• **AIM OF THE TASK**
Answer these questions about the retainer statement of work:
1. What date is given for the last update to the terms of service?
2. How often is the website backed up, and what does the backup include?
3. Who pays for third-party solutions, and to whom?

• **PAGE EXCERPT**
This Statement of Work (the “SOW”), along with the Terms and Conditions, make up the service agreement (the “Agreement”). The Agreement is being entered into by Client (Company Purchasing Retainer) and Design Firm (Mergen Design, LLC.) This Agreement describes in detail the responsibilities of each of the parties for this retainer.
LAST UPDATE TO TERMS OF SERVICE ON June 22, 2022
These hours purchased, as a monthly retainer, by Client will be used as needed to deliver on the specific goals established for Client, in the following (but not limited to) areas:
• This includes any communications, between Mergen Design and the Client or other parties, that is required for any of the types of work listed below (i.e. Emails, phone calls, chats, meetings, etc.)
• Monthly updates for Platform, Theme & Plugins (+ more frequent when required for security reasons).
• Monthly backup of website for security reasons (incl Website Files + Database).
• General troubleshooting
• Management of any 3rd party security services (i.e. sucuri, sitelock, etc)
Content non-structural additions, changes, tweaks. (i.e. images, copy, and other content for ads/documents/collatoral/web pages/blog)
Design/Layout changes/additions to creative assets (catalogs, ads, logo/branding assets, web pages, packaging etc). (Includes new elements or new sections on existing assets)
Adaptions, alterations, etc of the theme, plugins, etc. When changes require working with contracted developers, Mergen Design will be responsible for researching, identifying and coordinating efforts with developers or print vendors. Payment for 3rd party solutions will be paid for by Client directly to the third party vendor.
Social & Digital Marketing & Design services and implementation of tools.

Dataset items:
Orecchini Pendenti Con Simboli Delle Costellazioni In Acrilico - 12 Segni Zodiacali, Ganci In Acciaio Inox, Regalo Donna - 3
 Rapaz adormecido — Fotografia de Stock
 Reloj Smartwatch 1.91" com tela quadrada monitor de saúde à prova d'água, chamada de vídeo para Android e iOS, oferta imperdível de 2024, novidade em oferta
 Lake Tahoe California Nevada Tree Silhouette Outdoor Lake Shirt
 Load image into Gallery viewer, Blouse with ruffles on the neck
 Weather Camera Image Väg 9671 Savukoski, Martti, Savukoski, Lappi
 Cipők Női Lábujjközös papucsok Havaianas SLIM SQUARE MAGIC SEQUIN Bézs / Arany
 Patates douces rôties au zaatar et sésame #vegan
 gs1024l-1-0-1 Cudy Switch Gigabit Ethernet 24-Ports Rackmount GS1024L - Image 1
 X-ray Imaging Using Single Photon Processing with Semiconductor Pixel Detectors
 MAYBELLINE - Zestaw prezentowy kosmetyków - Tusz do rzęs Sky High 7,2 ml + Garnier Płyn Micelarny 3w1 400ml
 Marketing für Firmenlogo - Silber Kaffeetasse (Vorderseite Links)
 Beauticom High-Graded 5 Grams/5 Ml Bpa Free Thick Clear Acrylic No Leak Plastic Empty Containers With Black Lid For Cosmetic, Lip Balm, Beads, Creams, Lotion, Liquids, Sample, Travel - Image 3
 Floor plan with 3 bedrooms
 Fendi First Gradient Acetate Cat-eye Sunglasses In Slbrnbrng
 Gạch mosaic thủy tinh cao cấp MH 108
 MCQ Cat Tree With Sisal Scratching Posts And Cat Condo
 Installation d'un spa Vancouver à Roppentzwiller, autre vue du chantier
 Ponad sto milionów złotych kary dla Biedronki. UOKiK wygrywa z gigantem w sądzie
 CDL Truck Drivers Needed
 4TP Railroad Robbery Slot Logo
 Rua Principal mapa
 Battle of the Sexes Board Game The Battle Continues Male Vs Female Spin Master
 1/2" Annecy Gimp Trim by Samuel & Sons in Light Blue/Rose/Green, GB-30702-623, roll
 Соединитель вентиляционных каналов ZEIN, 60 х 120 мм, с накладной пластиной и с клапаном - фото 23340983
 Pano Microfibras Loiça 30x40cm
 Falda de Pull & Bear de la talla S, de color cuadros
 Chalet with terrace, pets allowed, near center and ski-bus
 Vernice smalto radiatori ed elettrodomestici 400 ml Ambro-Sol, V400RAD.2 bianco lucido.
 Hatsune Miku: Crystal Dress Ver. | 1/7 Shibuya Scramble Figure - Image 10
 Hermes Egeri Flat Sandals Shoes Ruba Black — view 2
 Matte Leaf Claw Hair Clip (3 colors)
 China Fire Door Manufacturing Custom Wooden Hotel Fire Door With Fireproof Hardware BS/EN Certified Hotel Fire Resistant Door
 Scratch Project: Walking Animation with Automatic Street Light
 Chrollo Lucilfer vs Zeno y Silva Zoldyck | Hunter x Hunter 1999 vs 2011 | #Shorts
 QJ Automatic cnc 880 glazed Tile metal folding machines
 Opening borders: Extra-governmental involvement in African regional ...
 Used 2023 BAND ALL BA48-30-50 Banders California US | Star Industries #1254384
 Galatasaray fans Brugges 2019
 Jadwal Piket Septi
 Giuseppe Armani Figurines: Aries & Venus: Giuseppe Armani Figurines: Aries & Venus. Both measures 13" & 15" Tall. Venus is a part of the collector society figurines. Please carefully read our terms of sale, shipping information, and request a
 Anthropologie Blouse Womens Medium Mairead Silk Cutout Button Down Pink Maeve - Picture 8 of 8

• **PROBLEM SOLUTION**
1. June 22, 2022.
2. Monthly; it includes the website files and the database.
3. The Client pays directly to the third-party vendor.